Stal Rzeszów to klub, który śmiało można uznać za wizytówkę polskich zapasów i ikonę tego sportu. Wielka tradycja, wielcy zawodnicy – w osobach Sandurskiego,  Cichonia czy Długosza – oraz masa sukcesów. Obecnie Stal ma w swoich szeregach wielu obiecujących zawodników. Należy zwrócić uwagę na piątego zapaśnika mistrzostw świata Juniorów Kamila Kościółka, uczestnika tegorocznych mistrzostw świata i Europy kadetów Łukasza Grzybowskiego oraz reprezentantów Polski Jakuba Mendrala i Konrada Tronta.

W związku z 55—leciem sekcji zapaśniczej 8 listopada w Hali Sportowej ROSiR odbył się jubileuszowy turniej. Szesnastu zawodników rywalizowało w kategoriach kadetów oraz juniorów z podziałem na cztery grupach wagowych. Turniej zdominowali rzeszowianie. W kategorii 69 kg triumfował Łukasz Grzybowski, Jakub Mendrala okazał się najlepszy wśród zawodników76 kg. Mateusz Nowak zwyciężył w 96 kg, a najlepszym najcięższym (120 kg) okazał się Kamil Kościółek. Turniej swoją obecnością uświetniło wielu zacnych gości: prezes Polskiego Związku Zapaśniczego Grzegorz Pieronkiewicz, założyciel sekcji Jan Małek oraz wybitni zawodnicy klubu – Jan Falandys, Aleksander Cichoń, Ryszard Długosz.

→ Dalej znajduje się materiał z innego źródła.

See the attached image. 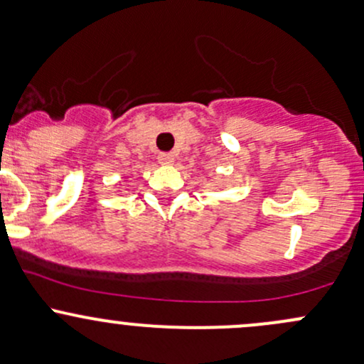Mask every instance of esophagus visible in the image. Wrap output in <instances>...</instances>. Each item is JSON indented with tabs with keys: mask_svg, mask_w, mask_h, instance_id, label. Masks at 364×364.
Instances as JSON below:
<instances>
[{
	"mask_svg": "<svg viewBox=\"0 0 364 364\" xmlns=\"http://www.w3.org/2000/svg\"><path fill=\"white\" fill-rule=\"evenodd\" d=\"M158 161L161 163V165H171V163L175 161V156L171 154V152H159Z\"/></svg>",
	"mask_w": 364,
	"mask_h": 364,
	"instance_id": "1",
	"label": "esophagus"
}]
</instances>
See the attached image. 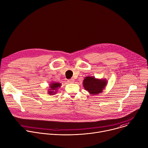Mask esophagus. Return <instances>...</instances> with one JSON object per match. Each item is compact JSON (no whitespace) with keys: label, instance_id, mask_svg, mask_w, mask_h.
I'll return each mask as SVG.
<instances>
[{"label":"esophagus","instance_id":"esophagus-1","mask_svg":"<svg viewBox=\"0 0 148 148\" xmlns=\"http://www.w3.org/2000/svg\"><path fill=\"white\" fill-rule=\"evenodd\" d=\"M68 82H69V83H74V79L73 78H71V79H69V80H68Z\"/></svg>","mask_w":148,"mask_h":148}]
</instances>
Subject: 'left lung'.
Here are the masks:
<instances>
[{"mask_svg": "<svg viewBox=\"0 0 148 148\" xmlns=\"http://www.w3.org/2000/svg\"><path fill=\"white\" fill-rule=\"evenodd\" d=\"M108 81L105 78H95L93 76L86 77L83 80V87L90 94L95 95L101 94L107 86Z\"/></svg>", "mask_w": 148, "mask_h": 148, "instance_id": "1", "label": "left lung"}]
</instances>
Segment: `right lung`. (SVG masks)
Listing matches in <instances>:
<instances>
[{"label": "right lung", "instance_id": "add662e5", "mask_svg": "<svg viewBox=\"0 0 148 148\" xmlns=\"http://www.w3.org/2000/svg\"><path fill=\"white\" fill-rule=\"evenodd\" d=\"M61 86V83H58V82H51L49 84V88L48 90V94L51 95H54L56 93H57L58 89L60 88Z\"/></svg>", "mask_w": 148, "mask_h": 148}]
</instances>
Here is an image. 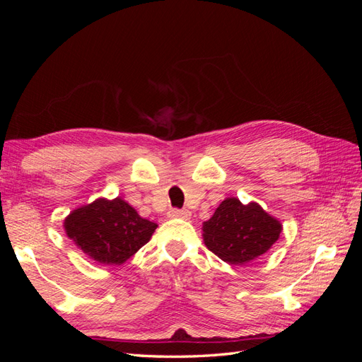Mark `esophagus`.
Listing matches in <instances>:
<instances>
[{
	"instance_id": "obj_1",
	"label": "esophagus",
	"mask_w": 362,
	"mask_h": 362,
	"mask_svg": "<svg viewBox=\"0 0 362 362\" xmlns=\"http://www.w3.org/2000/svg\"><path fill=\"white\" fill-rule=\"evenodd\" d=\"M168 216L170 218H189L190 211L189 210H180V208H170L168 211Z\"/></svg>"
}]
</instances>
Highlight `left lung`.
Wrapping results in <instances>:
<instances>
[{"label": "left lung", "instance_id": "obj_1", "mask_svg": "<svg viewBox=\"0 0 362 362\" xmlns=\"http://www.w3.org/2000/svg\"><path fill=\"white\" fill-rule=\"evenodd\" d=\"M282 225L257 202L243 205L226 198L202 225L205 246L229 264H246L267 252L279 238Z\"/></svg>", "mask_w": 362, "mask_h": 362}]
</instances>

Świętowanie rocznicy 55-lecia istnienia sekcji zapaśniczej w Rzeszowie to wydarzenie szczególne. Pokazuje i zarazem uwidacznia fakt, że tradycja tego sportu jest pielęgnowana. Pamięta się o wybitnych zapaśnikach, zaprasza na obchody, co jest bardzo ważne. W końcu oni tworzyli historię klubu i swoimi występami wzbogacali jego dorobek oraz bronili jego barw. Stal Rzeszów ma już 55 lat. Klub zapisał piękną kartę w historii. Wielu wybitnych zawodników, w tym olimpijczycy i medaliści mistrzostw świata oraz Europy, ogrom medali, sukcesy na arenie krajowej. Trzeba dbać o tradycję, pamiętać o niej i pisać kolejne rozdziały historii.